Gather every line below where "gauzak" appears.

Segment Start: Dataset records

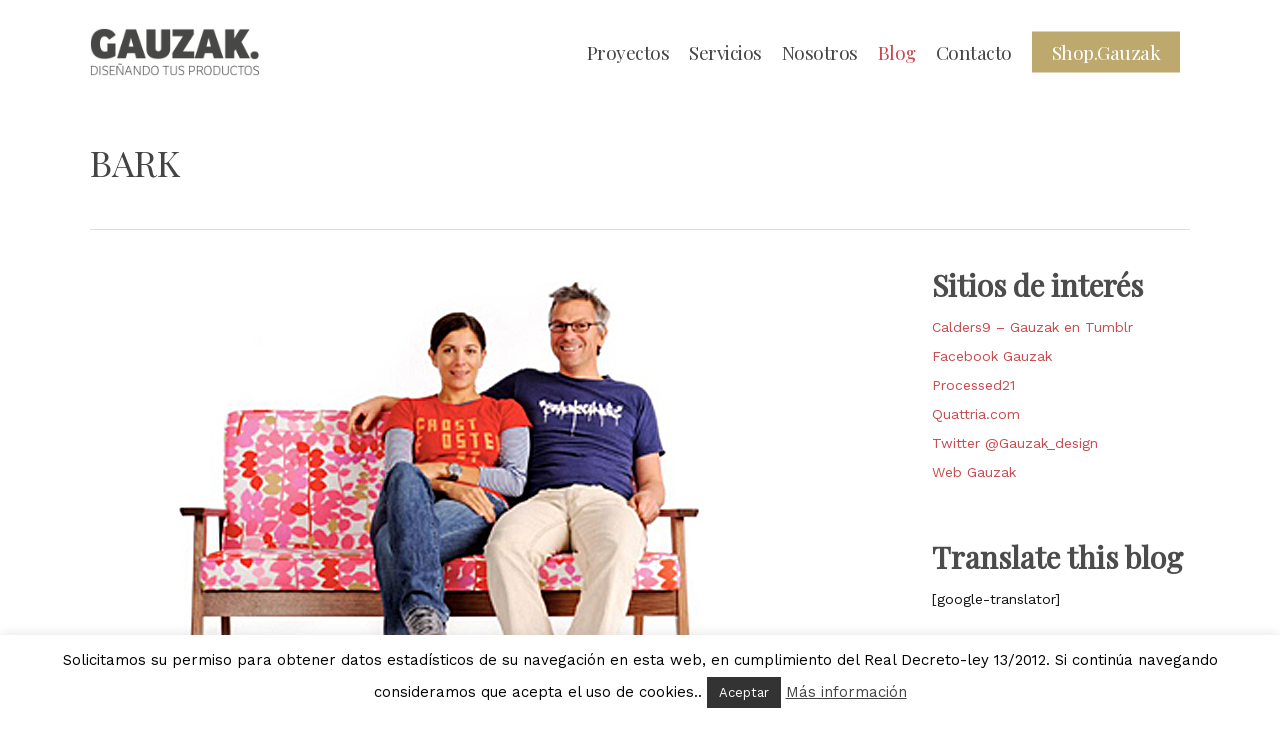

--- FILE ---
content_type: application/javascript; charset=UTF-8
request_url: https://www.gauzak.com/new/wp-content/plugins/wp-spamshield/js/jscripts.php
body_size: 900
content:
function wpss_set_ckh(n,v,e,p,d,s){var t=new Date;t.setTime(t.getTime());if(e){e=e*1e3}var u=new Date(t.getTime()+e);document.cookie=n+'='+escape(v)+(e?';expires='+u.toGMTString()+';max-age='+e/1e3+';':'')+(p?';path='+p:'')+(d?';domain='+d:'')+(s?';secure':'')}function wpss_init_ckh(){wpss_set_ckh('d12445326cdd70e4090e2bd304559c7b','9873f4b81b63188326af8c93307d6cec','14400','/','www.gauzak.com','secure');wpss_set_ckh('SJECT2601','CKON2601','3600','/','www.gauzak.com','secure');}wpss_init_ckh();jQuery(document).ready(function($){var h="form[method='post']";$(h).submit(function(){$('<input>').attr('type','hidden').attr('name','046f569bee6417c147fbc9b0c428964d').attr('value','bfe4d55103c314851bbcedd21c076d12').appendTo(h);return true;})});
// Generated in: 0.000128 seconds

Segment End: Dataset records

- Answer section -
request_url: https://www.gauzak.com/new/wp-content/plugins/wp-spamshield/js/jscripts.php
function wpss_set_ckh(n,v,e,p,d,s){var t=new Date;t.setTime(t.getTime());if(e){e=e*1e3}var u=new Date(t.getTime()+e);document.cookie=n+'='+escape(v)+(e?';expires='+u.toGMTString()+';max-age='+e/1e3+';':'')+(p?';path='+p:'')+(d?';domain='+d:'')+(s?';secure':'')}function wpss_init_ckh(){wpss_set_ckh('d12445326cdd70e4090e2bd304559c7b','9873f4b81b63188326af8c93307d6cec','14400','/','www.gauzak.com','secure');wpss_set_ckh('SJECT2601','CKON2601','3600','/','www.gauzak.com','secure');}wpss_init_ckh();jQuery(document).ready(function($){var h="form[method='post']";$(h).submit(function(){$('<input>').attr('type','hidden').attr('name','046f569bee6417c147fbc9b0c428964d').attr('value','bfe4d55103c314851bbcedd21c076d12').appendTo(h);return true;})});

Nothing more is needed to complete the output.